For the docking analysis, the vaccine construct was docked against TLR4 (PDB1D: 4G8A) alpha and beta chains using the HDOCK server. Figure 8 showed that the vaccine construct bound to the TLR4: chain A with attractive binding energy of − 338.68 kcal/ mol. When the vaccine construct docked with TLR4: chain B the attractive binding energy was − 346.89 kcal/mol. The energy score obtained for both A and B chains were the lowest among all other predicted docked complexes showing highest binding affinity. A low (negative) energy indicated a stable system and thus likely binding interaction.
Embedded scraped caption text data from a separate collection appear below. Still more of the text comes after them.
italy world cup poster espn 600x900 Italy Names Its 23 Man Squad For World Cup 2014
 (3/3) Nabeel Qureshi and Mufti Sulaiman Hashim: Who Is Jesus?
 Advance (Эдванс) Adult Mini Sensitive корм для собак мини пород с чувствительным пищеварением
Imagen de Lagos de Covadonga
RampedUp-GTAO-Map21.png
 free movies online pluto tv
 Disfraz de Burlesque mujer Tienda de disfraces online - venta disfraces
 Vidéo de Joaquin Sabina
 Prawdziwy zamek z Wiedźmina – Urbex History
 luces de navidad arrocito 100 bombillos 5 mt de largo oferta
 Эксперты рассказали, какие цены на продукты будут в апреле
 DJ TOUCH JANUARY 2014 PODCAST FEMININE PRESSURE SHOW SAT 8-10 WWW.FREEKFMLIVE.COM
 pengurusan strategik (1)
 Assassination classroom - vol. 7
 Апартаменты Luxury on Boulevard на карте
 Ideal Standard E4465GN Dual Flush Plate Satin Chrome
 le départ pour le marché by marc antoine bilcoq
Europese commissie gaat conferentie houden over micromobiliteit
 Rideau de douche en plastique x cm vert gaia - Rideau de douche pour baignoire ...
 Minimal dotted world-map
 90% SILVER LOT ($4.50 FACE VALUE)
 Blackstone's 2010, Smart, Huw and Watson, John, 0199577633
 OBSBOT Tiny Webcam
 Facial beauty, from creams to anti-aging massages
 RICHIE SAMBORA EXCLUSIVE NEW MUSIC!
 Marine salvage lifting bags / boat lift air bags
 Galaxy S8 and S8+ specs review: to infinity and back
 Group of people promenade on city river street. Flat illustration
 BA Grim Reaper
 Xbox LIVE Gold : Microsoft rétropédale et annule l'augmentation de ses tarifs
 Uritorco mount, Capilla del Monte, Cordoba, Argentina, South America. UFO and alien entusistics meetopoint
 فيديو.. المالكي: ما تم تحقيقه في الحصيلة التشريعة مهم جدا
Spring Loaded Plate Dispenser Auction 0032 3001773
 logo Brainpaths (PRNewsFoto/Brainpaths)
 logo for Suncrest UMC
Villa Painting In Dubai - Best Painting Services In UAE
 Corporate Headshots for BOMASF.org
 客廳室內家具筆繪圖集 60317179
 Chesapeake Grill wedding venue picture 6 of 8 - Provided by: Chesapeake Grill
Fig. 8 — molecular docking between the vaccine construct and the TLR4 chains. The yellow colour represents the vaccine construct while the brown color represents the TLR4 chains. a A cartoon structure of the vaccine construct docked with chain A of TLR4 while b represents the ball structure. c A cartoon structure of the vaccine construct docked with chain B of TLR4 while d represents the ball structure

IFN-γ inducing epitope prediction

Concerning IFN-γ inducing epitope predictions from the vaccine construct, 412 potential epitopes were predicted from the vaccine construct after removal of the adjuvant. This number includes both +ve and –ve prediction scores. A total of 158 epitopes were predicted to be +ve for inducing IFN-γ with higher score ranging from 1to 7 for 28 epitopes. Figure 9 showed the level of IFN-γ induction during the period of the injections compared to the other cytokines. When the prediction was only performed for the adjuvant, 433 overlapped +ve and –ve epitopes were predicted inducing IFN-γ production. Among them 82 epitopes were predicted positive (+ve). However none of the positive epitopes scored greater than 1. Thus they were considered as IFN-γ non-inducing epitopes.

Fig. 9 — The cytokine levels induced by two injections of the vaccine construct given in interval of 30 days as simulated by C-ImmSim server. The main plot provided the concentration of cytokines and interleukins after the injections. The insert plot showed danger signal together with leukocyte growth factor IL-2 with the Simpson index, D (diversity) shown by the dotted line. The smaller the D value, the lower the diversity

Immune simulation of the vaccine construct

C-ImmSim server was used to mimic the actual immune responses in the body upon exposure to the vaccine construct. Generally the primary immune response occurs as a result of first contact with an antigen and the first antibody produced is mainly IgM, although small amount of IgG are also produced. The amount of antibodies produced depends on nature of antigen and usually produced in low amount. As shown in Fig. 10 the amount of the IgM was markedly started to increase during the first injection of the vaccine construct (antigen) as a primary immune response. Secondary immune response occurs as a result of the second and subsequent exposure to the same antigen and characterized by increased level of IgM and IgG. Also there was marked increased in the level of IgM + IgG and decreased level of the antigen. Moreover there were marked increase in the level of IgM, IgG1 + IgG2, and IgG1 (Fig. 10). This indicated that the antibodies had greater affinity to the vaccine construct (antigen) and would develop immune memory. Consequently, this resulted in increased clearance of the antigen upon subsequent exposures. Concerning the cytotoxic and helper T lymphocytes, high response in the cells populations with corresponding memory development was observed. Most importantly the population of the Helper T lymphocytes remained higher during all exposure time. In the IFN- γ induced epitopes prediction, the results showed that 158 predicted epitopes inducing IFN- γ production without adjuvant. This interpreted the high IFN- γ concentration score compared to the other cytokines. The Simpson index D demonstrated the level of danger when the cytokines level increased that may result in complications during the immune response.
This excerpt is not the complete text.